AKIPRESS.COM - The world’s survival depends on children being able to flourish, but no country is doing enough to give them a sustainable future, dozens of highly respected international health experts said on February 19.
In a UN-backed report assessing the capacity of 180 countries to ensure that their youngsters can survive and thrive, the authors highlight numerous “immediate” threats to their health, environment and opportunities.
These include runaway greenhouse gas emissions, predatory advertising and deepening inequality in and among countries.
“No country in the world is currently providing the conditions we need to support every child to grow up and have a healthy future,” said Anthony Costello, Professor of Global Health and Sustainability at University College London, one of the lead authors of the report, commissioned by the World Health Organization (WHO), UN Children’s Fund (UNICEF) and The Lancet medical journal.

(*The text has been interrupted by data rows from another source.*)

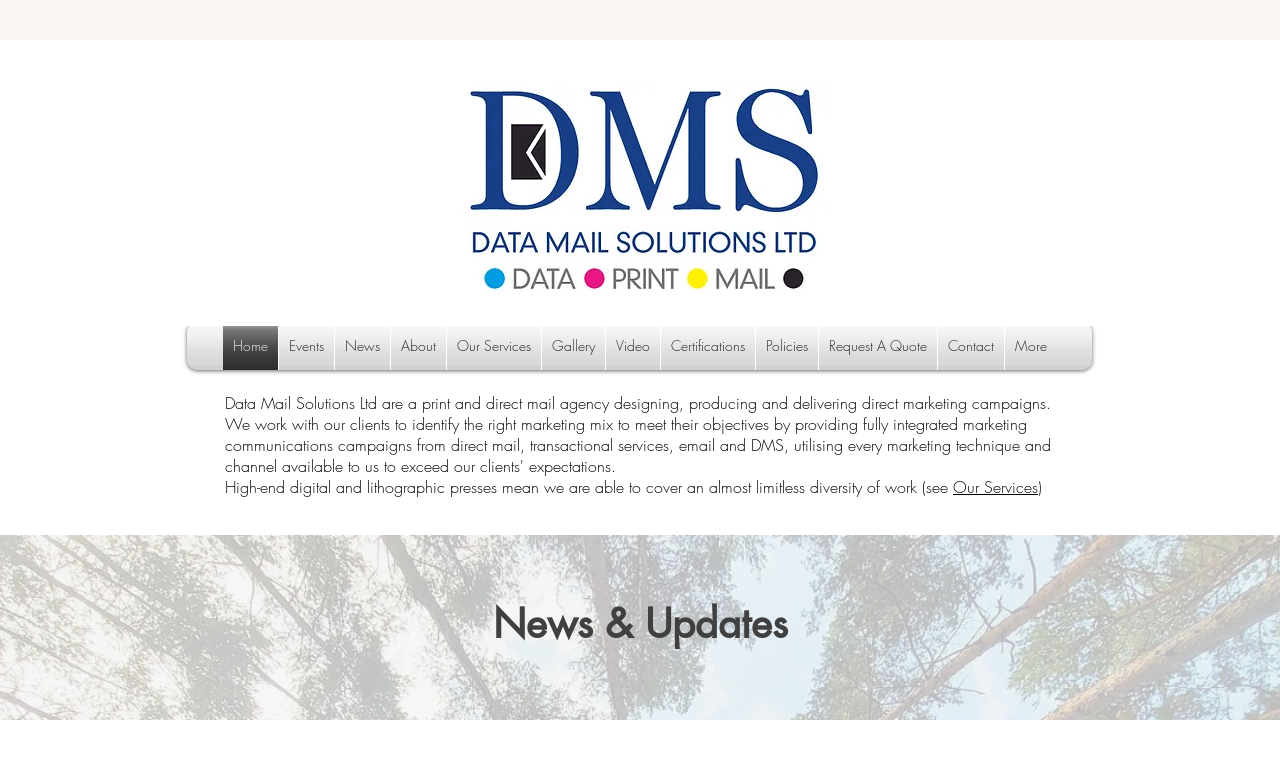

--- FILE ---
content_type: text/html; charset=utf-8
request_url: https://static.parastorage.com/services/santa/1.13152.0/node_modules/@wix/santa-galleries/target/StripShowcase/StripShowcase.html?compId=comp-k6ap5c4r1&deviceType=desktop&locale=en&viewMode=site
body_size: -346
content:
<!DOCTYPE html>
<html>
<head>
	<meta charset="utf-8">
	<title></title>
	<!--
	 GENERATED FILE, DO NOT EDIT
	 StripShowcase-v0.105.33
	-->
	<script type="text/javascript" src="//static.parastorage.com/services/third-party/jquery/1.10.2/dist/jquery.min.js"></script>
	<script type="text/javascript" src="//static.parastorage.com/services/third-party/lodash/2.4.1/dist/lodash.min.js"></script>
	<script type="text/javascript" src="//static.parastorage.com/services/third-party/hammer/1.0.5/jquery.hammer.min.js"></script>
	<script type="text/javascript" src="//static.parastorage.com/services/third-party/jquery-easing/1.3/jquery.easing.min.js"></script>
	<script type="text/javascript" src="../../lib/js/jquery.cycle2.min.js"></script>
	<script type="text/javascript" src="../../lib/js/jquery.cycle2.tile.js"></script>
	<script type="text/javascript" src="../../lib/js/jquery.cycle2.scrollVert.min.js"></script>
	<script type="text/javascript" src="../../lib/js/jquery.cycle2.carousel.js"></script>
	<script type="text/javascript" src="../../lib/js/jquery.hoverscroll.js"></script>
	<script type="text/javascript" src="../../lib/js/utils.js"></script>
	<script type="text/javascript" src="../../lib/js/app.proto.js"></script>

	<script type="text/javascript" src='//static.parastorage.com/services/js-sdk/1.44.0/js/wix.min.js'></script>
	<link rel="stylesheet" type="text/css" href="css/style.min.css"/>
	<script type="text/javascript" src="js/app.min.js"></script>

</head>
<body>
<div id="wrapper">
	<div id="viewport" class="grid"></div>
</div>
<script type="text/javascript">
	(function(SCOPE){
		var viewport = $('#viewport');
		var App = new StripShowcaseController(viewport, {});
	}(window));
</script>
</body>
</html>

“Especially, they’re under immediate threat from climate change and from commercial marketing, which has grown hugely in the last decade,” Professor Costello – former ;WHO Director of Mother, Child and Adolescent health – told journalists.
Growing inequality “in all countries” is also responsible for undermining children’s prospects, Professor Costello maintained.
This is the case even in wealthy industrialized nations like the United Kingdom, which had “very serious issues” with child poverty and inequality.
“The poorest countries have a long way to go to let their children be healthy, but the wealthy countries are threatening the future of all children through these excessive carbon emissions,” he said.
“We agree with Greta Thunberg when she says our world is on fire.”
250 million children under five at risk
An estimated 250 million children under five in low and middle-income countries are at risk of not reaching their development potential, said former Prime Minister of New Zealand and Co-Chair of the Commission, Helen Clark.
“But of even greater concern, every child worldwide now faces existential threats from climate change and commercial pressures,” she stressed.
Data for the report – A Future For The World’s Children – was gathered according to criteria that included survival and death rates, educational achievement and nutrition.